If you look at the following charts of silver price performance during a year for every year since 2009, you can tell that the second and fourth quarters are usually the weakest for silver. Except for 2011 and 2016, where silver strongly performed. No one knows the future, so I will try to get 5-7% in the first quarter and 5-7% in the second if silver continues to drop in 2020.

(Source: Bloomberg)

There are several reasons to make a case for silver:

  • If a random investor got into precious metals when the gold-to-silver ratio was at 89 in 1991 and stayed there for 3 years, then his returns would have looked like this:
10/11/1991 8/26/1994 Gain Per Annum
Silver 4.05 5.23 29.14% 10.13%
Gold 357.75 383.7 7.25% 2.52%
Platinum 356.75 411.5 15.35% 5.33%
  • If he did it in 2003 with the ratio at 75, then the result would have been:
10/10/2003 8/25/2006 Gain Per Annum
Silver 4.9 12.4 153.06% 53.21%
Gold 373.05 622.525 66.87% 23.25%
Platinum 730.5 1221.5 67.21% 23.36%
  • If he did it in the height of the crisis in 2008 with the ratio at 80:
12/5/2008 10/21/2011 Gain Per Annum
Silver 9.53 31.3862 229.34% 79.72%
Gold 756.45 1642.375 117.12% 40.71%
Platinum 803 1513.25 88.45% 30.75%

Those are different cases in different cycles. However, the ratio is just too good to ignore this probability.
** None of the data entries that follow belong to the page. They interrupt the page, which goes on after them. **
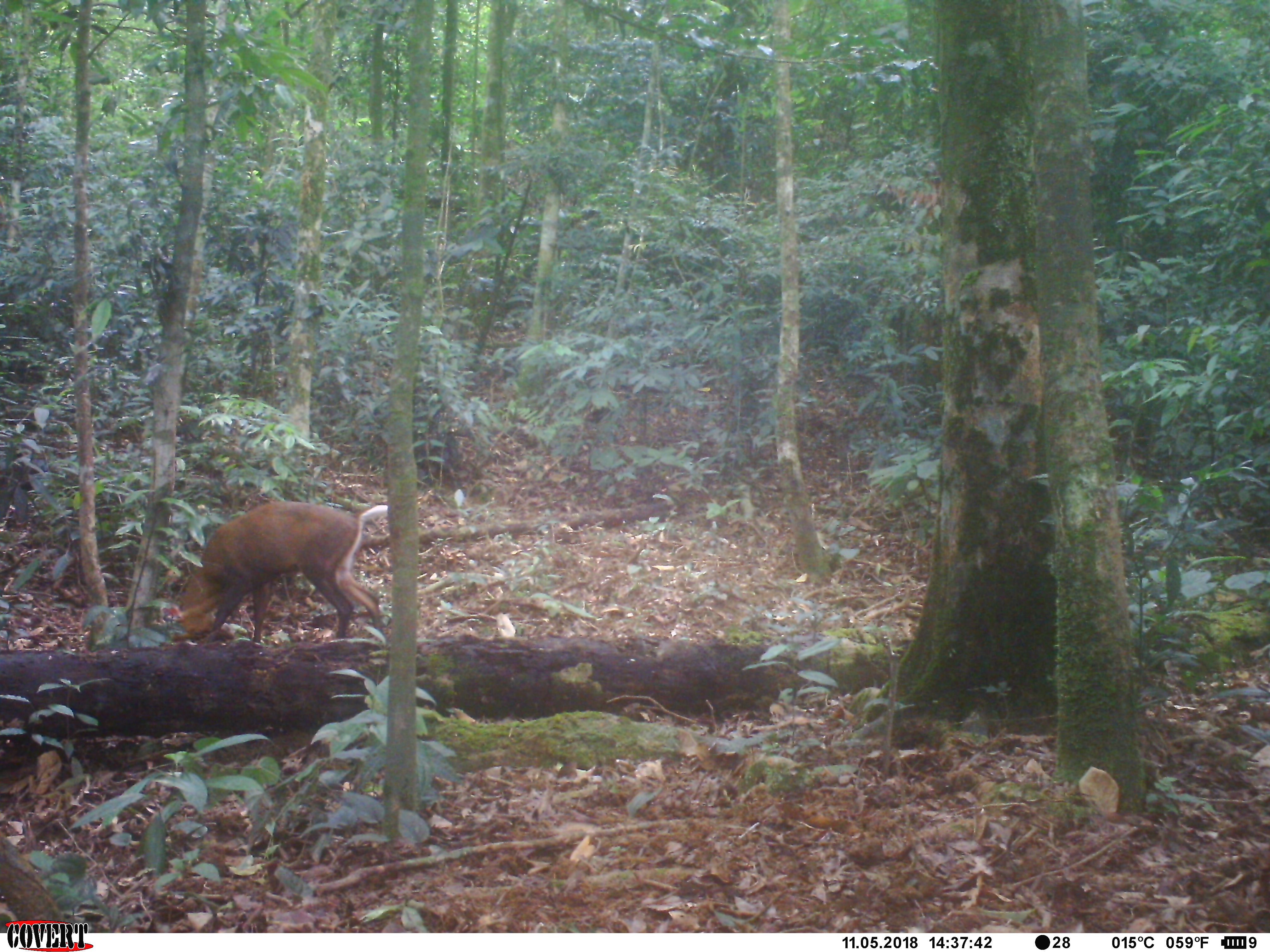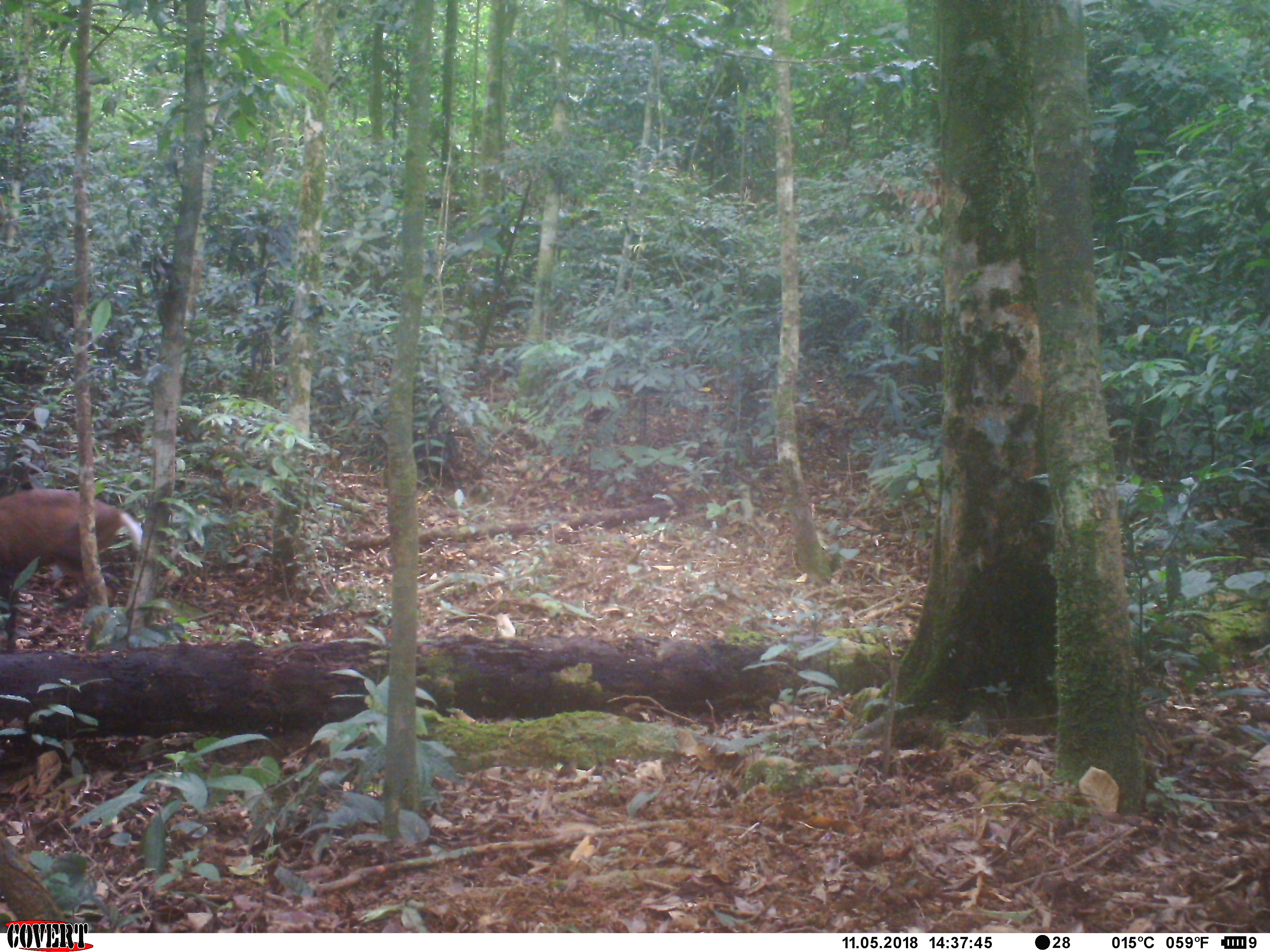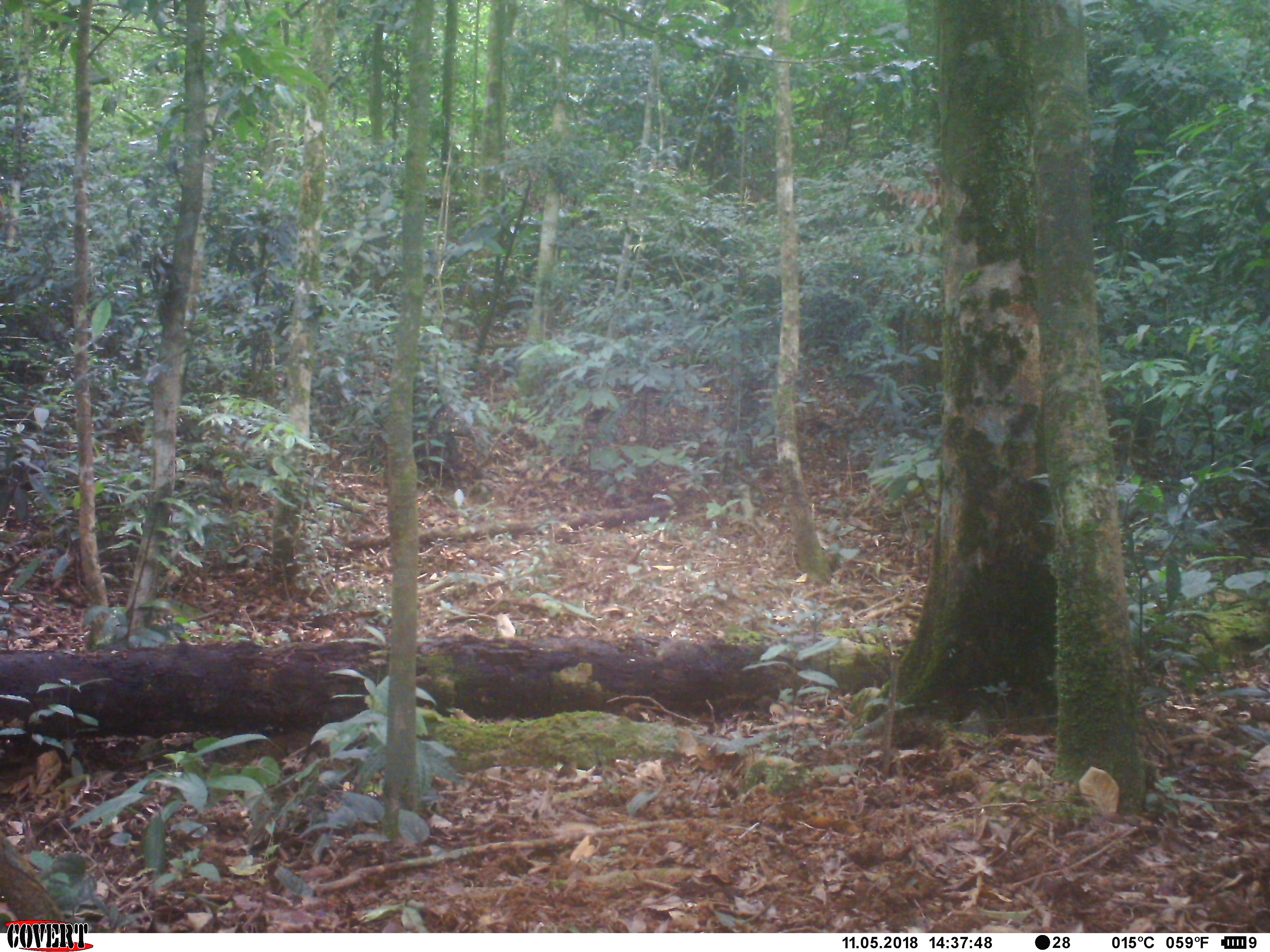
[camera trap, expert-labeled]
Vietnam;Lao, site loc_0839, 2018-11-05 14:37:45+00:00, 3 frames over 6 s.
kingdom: Animalia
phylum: Chordata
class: Mammalia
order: Artiodactyla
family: Cervidae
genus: Muntiacus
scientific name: Muntiacus rooseveltorum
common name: roosevelt's muntjac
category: roosevelts muntjac group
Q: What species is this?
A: Roosevelts muntjac group (roosevelt's muntjac) (Muntiacus rooseveltorum).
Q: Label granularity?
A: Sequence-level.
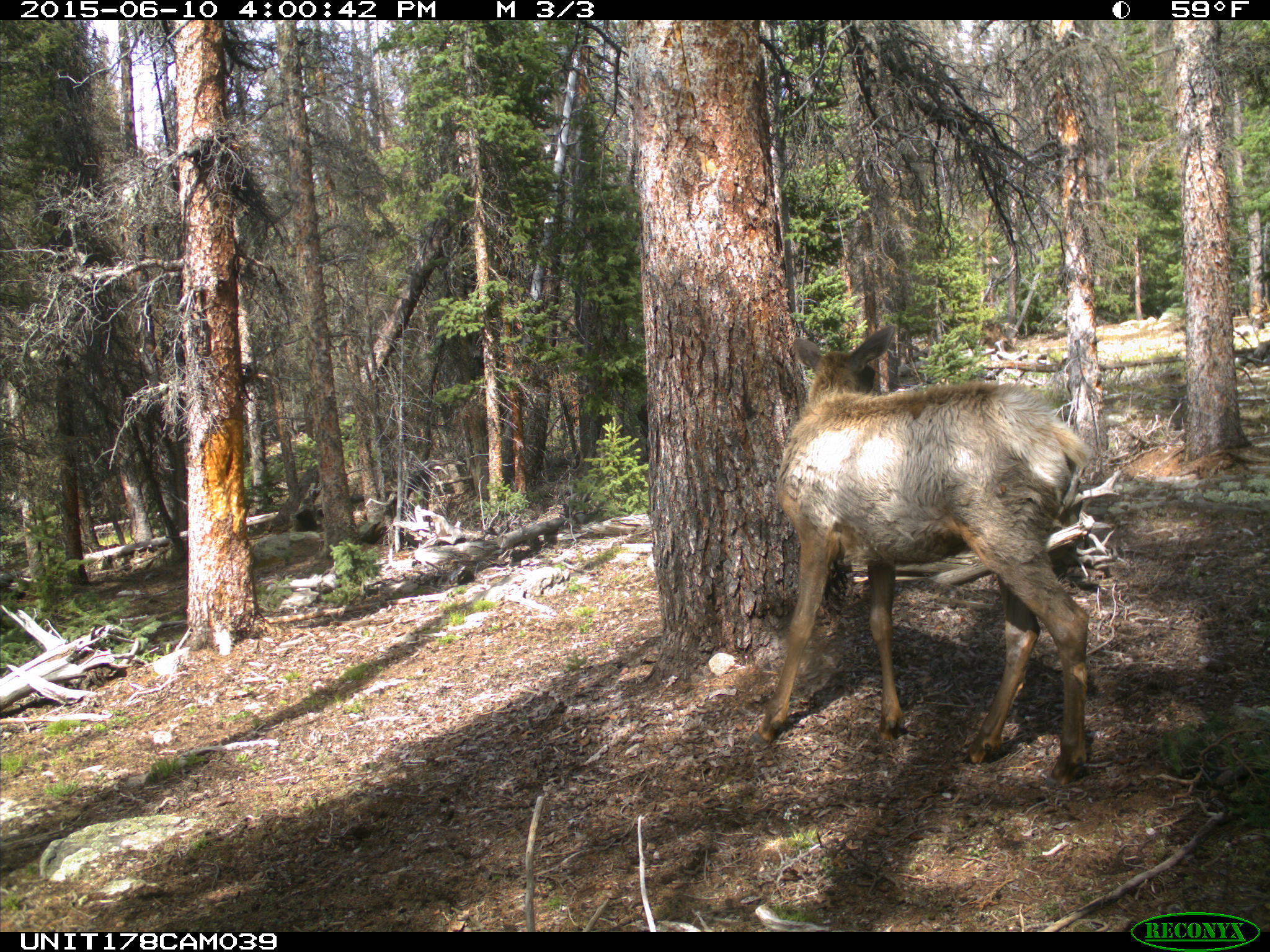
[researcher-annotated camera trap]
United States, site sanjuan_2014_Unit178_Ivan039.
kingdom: Animalia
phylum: Chordata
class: Mammalia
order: Artiodactyla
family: Cervidae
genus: Cervus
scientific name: Cervus elaphus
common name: red deer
Cervus elaphus (red deer).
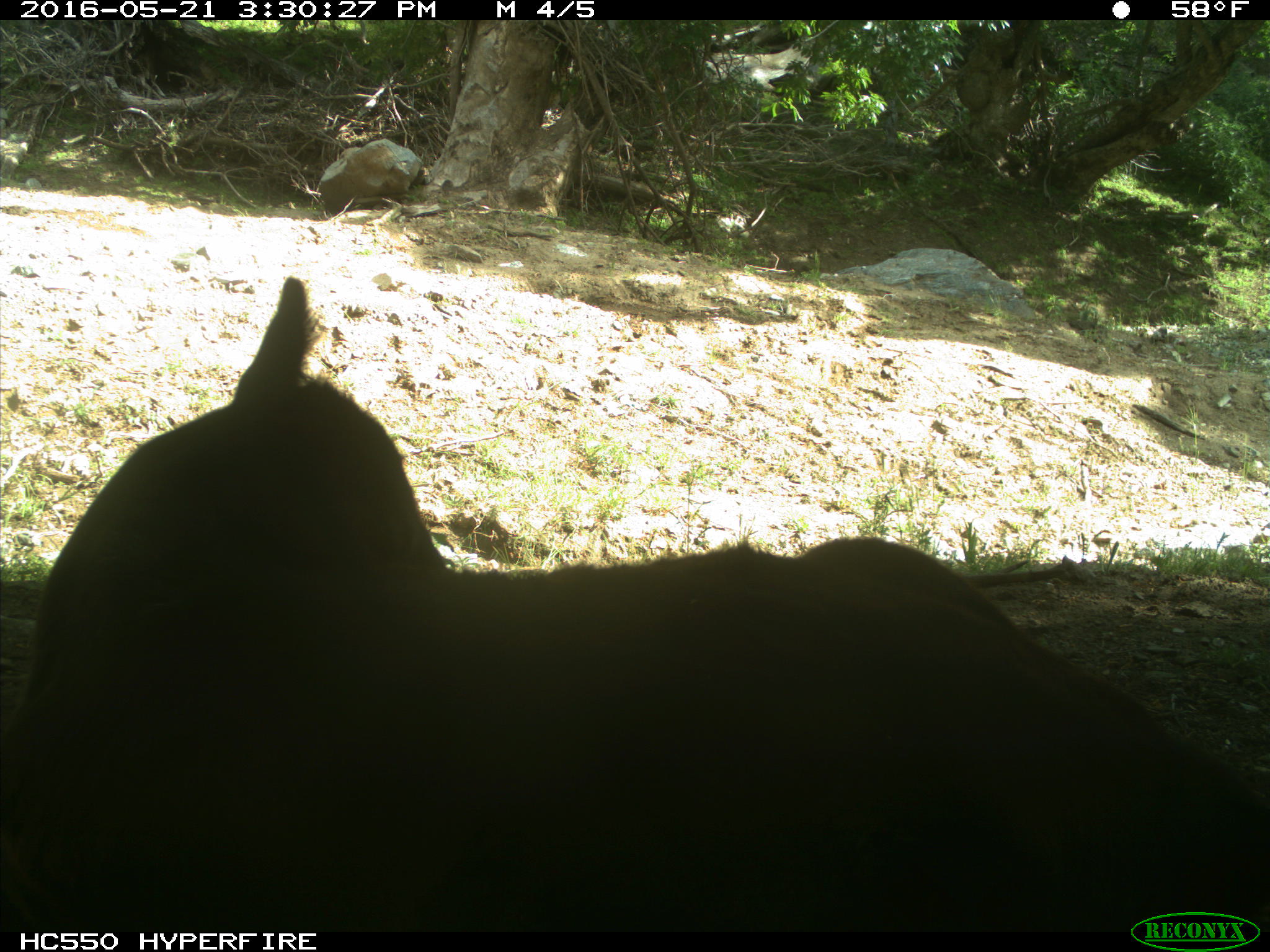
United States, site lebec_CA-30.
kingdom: Animalia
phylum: Chordata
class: Mammalia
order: Artiodactyla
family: Bovidae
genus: Bos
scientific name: Bos taurus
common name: domestic cow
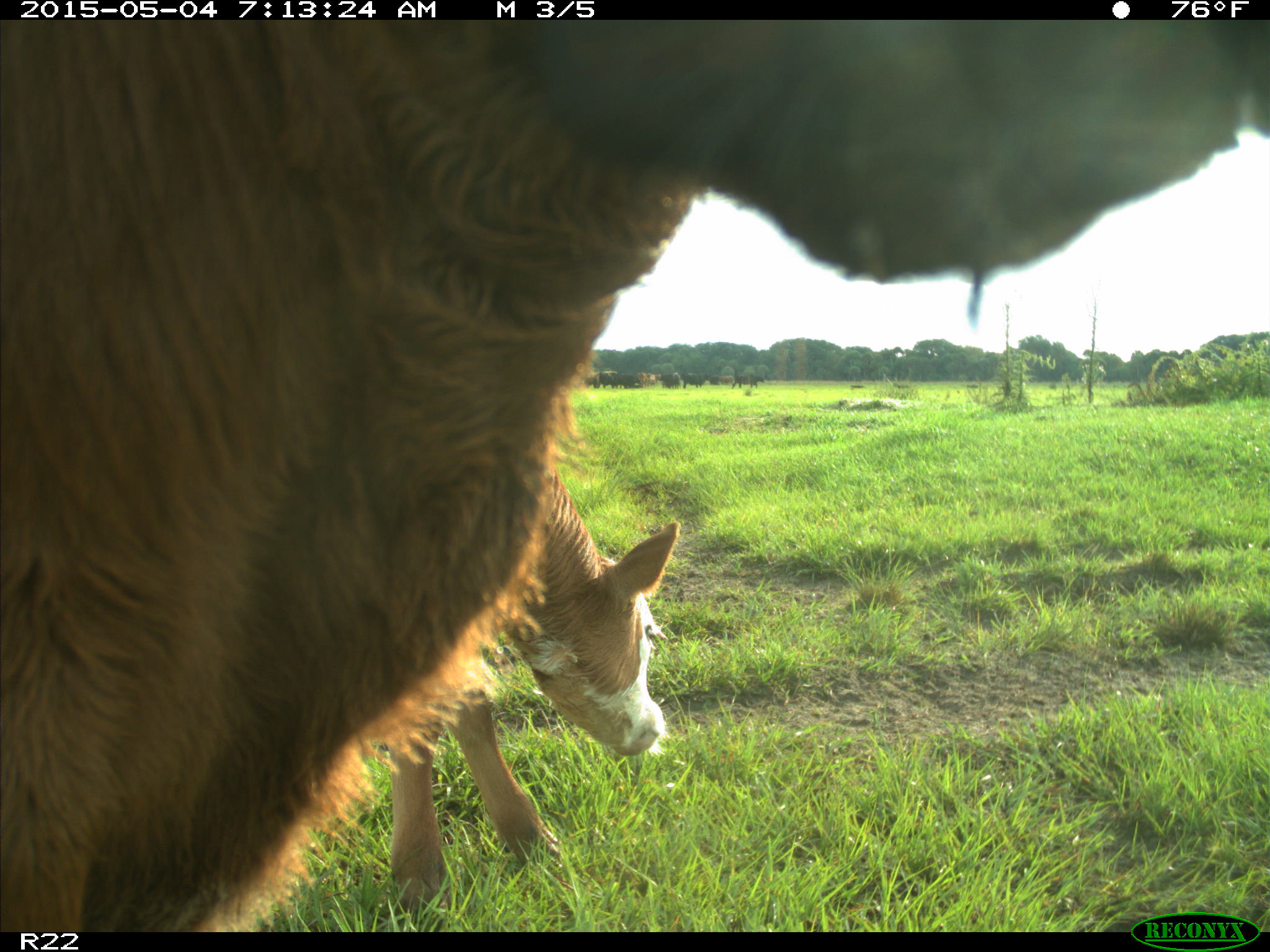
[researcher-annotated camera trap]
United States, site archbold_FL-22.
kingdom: Animalia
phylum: Chordata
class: Mammalia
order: Artiodactyla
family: Bovidae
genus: Bos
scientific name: Bos taurus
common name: domestic cow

  • The gold-to-silver ratio has the other way to get back to its average when both metals drop but gold drops a bit harder.
  • An election year can be still positive for the stock market, and silver may lose eventually.
  • During times of heavy volatility, silver isn't bullet-proof; in fact, it lost 50% of its price in 2008.

Disclosure: I/we have no positions in any stocks mentioned, but may initiate a long position in SIVR over the next 72 hours. I wrote this article myself, and it expresses my own opinions. I am not receiving compensation for it (other than from Seeking Alpha). I have no business relationship with any company whose stock is mentioned in this article.